- Genre: Classical
- Venue: De Doelen
- Locations: Rotterdam, Netherlands
- Inaugurated: 1-3 June 2022
- Participants: 6
- Prize money: €25,000
- Website: iccr.nl

= International Conducting Competition Rotterdam =

Music competition in the Netherlands

The International Conducting Competition Rotterdam (ICCR) is a conducting competition held in Rotterdam, the Netherlands.

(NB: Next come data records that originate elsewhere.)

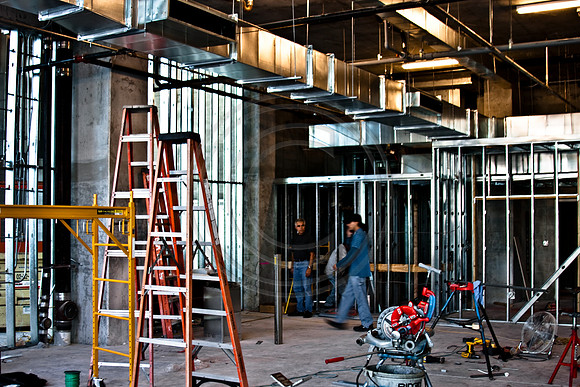 2903_DG_Daniel_Azoulay_Gallery_Constraction_Miami_FL_MG_7891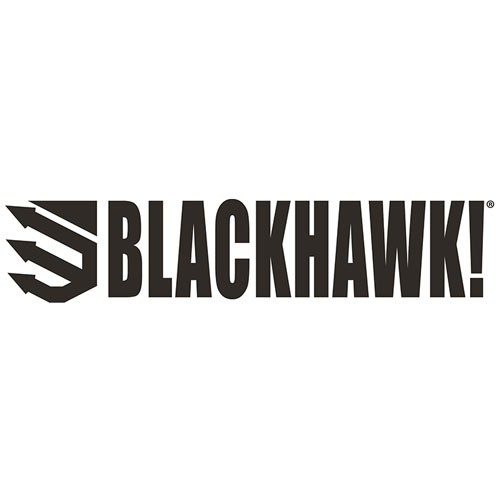 BLACKHAWK!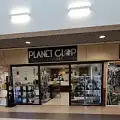Planet Clop Clermont-l'Hrault (34800)  Horaires & contact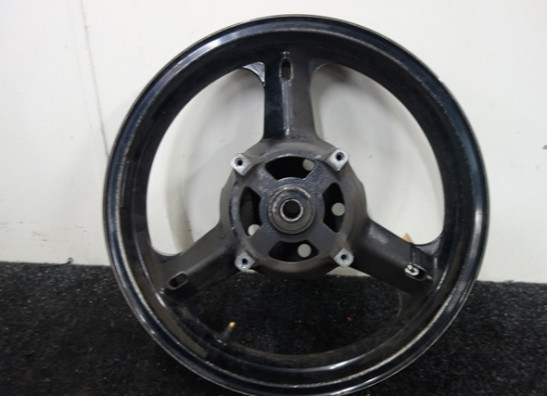 Achtervelg Suzuki DL 650 V STROM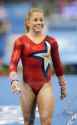 02161_ShawnJohnsonOlympics2_122_401lo.jpg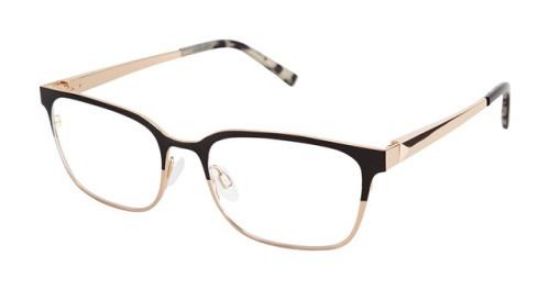 Picture of Kate Young For Tura Eyeglasses K304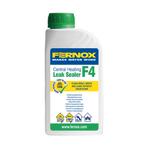 Fernox Leak Sealer F4 500 ml, Verzenden, Nieuw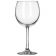 Libbey 7505 Vina 18.25 oz. Balloon Wine Glass - 12/Case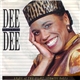 Dee Dee Bridgewater - Angel Of The Night (Uomini Soli) / Heartache Caravan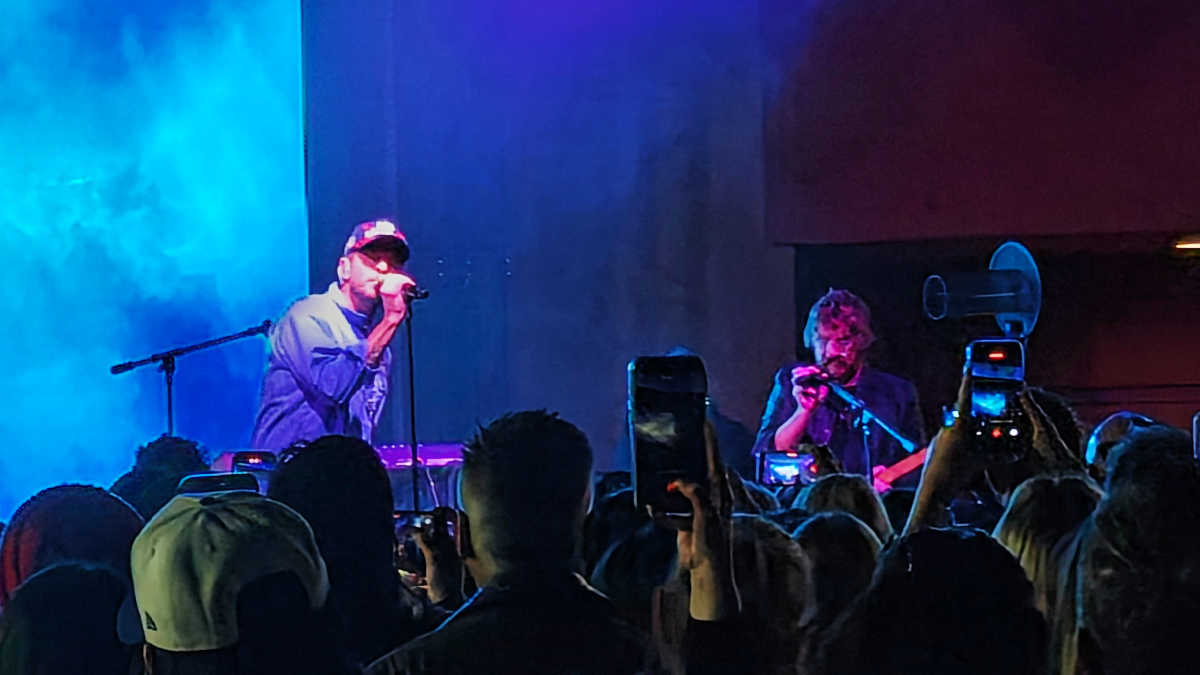 ryan tedder onerepublic october 2026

For the competition, six conductors are selected to compete. Applicants need to be between 23 and 30 years of age. After the selection, the six participants have a year-long training program. After this program, the main competition event begins. The participants compete in five rounds, each consisting of multiple rehearsals and a concert. Tickets can be bought for both the concert and the rehearsals. Every round has a different genre and orchestra. The genres of the rounds are proms, contemporary, classical, opera, and great symphonic works. Participating orchestras include the Orchestra of the Eighteenth Century, Sinfonia Rotterdam, Klangforum Wien and the Rotterdam Philharmonic Orchestra. The event is presented by pianist Christiaan Kuyvenhoven. At the end of the competition, a prize is assigned for each round, and also a grand prize for the best allrounder.

The event was initiated by former Concertgebouw director Martijn Sanders and is organised in cooperation with the Rotterdam Philharmonic Orchestra and De Doelen. The competition offers young conductors opportunity to gain experience, because it is usually difficult for them to get access to an orchestra. It is a member of the World Federation of International Music Competitions.

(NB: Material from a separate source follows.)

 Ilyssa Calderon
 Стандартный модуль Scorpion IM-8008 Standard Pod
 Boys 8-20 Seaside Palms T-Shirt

The first edition was held in June 2022, with a selection in 2021. The second edition was held in June 2025, with the selection taking place in June 2024.

== Finalists and winners ==

=== First edition (2022) ===
The first edition of the competition had 165 applicants from 50 countries, of which six finalists were selected: Bertie Baigent, Chloe Rooke, Martijn Dendievel, Luis Toro Araya, Joel Sandelson and Carlos Ágreda. One of the featured pieces was Night Flight commissioned to Dutch composer Joey Roukens. The first prize for Best Allrounder was awarded to Bertie Baigent.

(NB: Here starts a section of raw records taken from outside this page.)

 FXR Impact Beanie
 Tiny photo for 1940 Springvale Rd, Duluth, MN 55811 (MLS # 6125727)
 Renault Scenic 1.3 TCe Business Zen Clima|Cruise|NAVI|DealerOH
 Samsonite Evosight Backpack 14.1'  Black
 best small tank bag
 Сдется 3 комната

=== Second edition (2025) ===
The second edition included a semi-final where 24 selected participants conducted live in Rotterdam. The commissioned piece was A Portrait of Six Conductors by Mathilde Wantenaar. The six finalists were Luis Castillo Briceño, Yukuang Jin, Jakub Przybycień, Rodrigo Sámano Albarrán, Miguel Sepúlveda and Sam Weller. The joint winners of the Best Allrounder prize were Luis Castillo Briceño and Miguel Sepúlveda.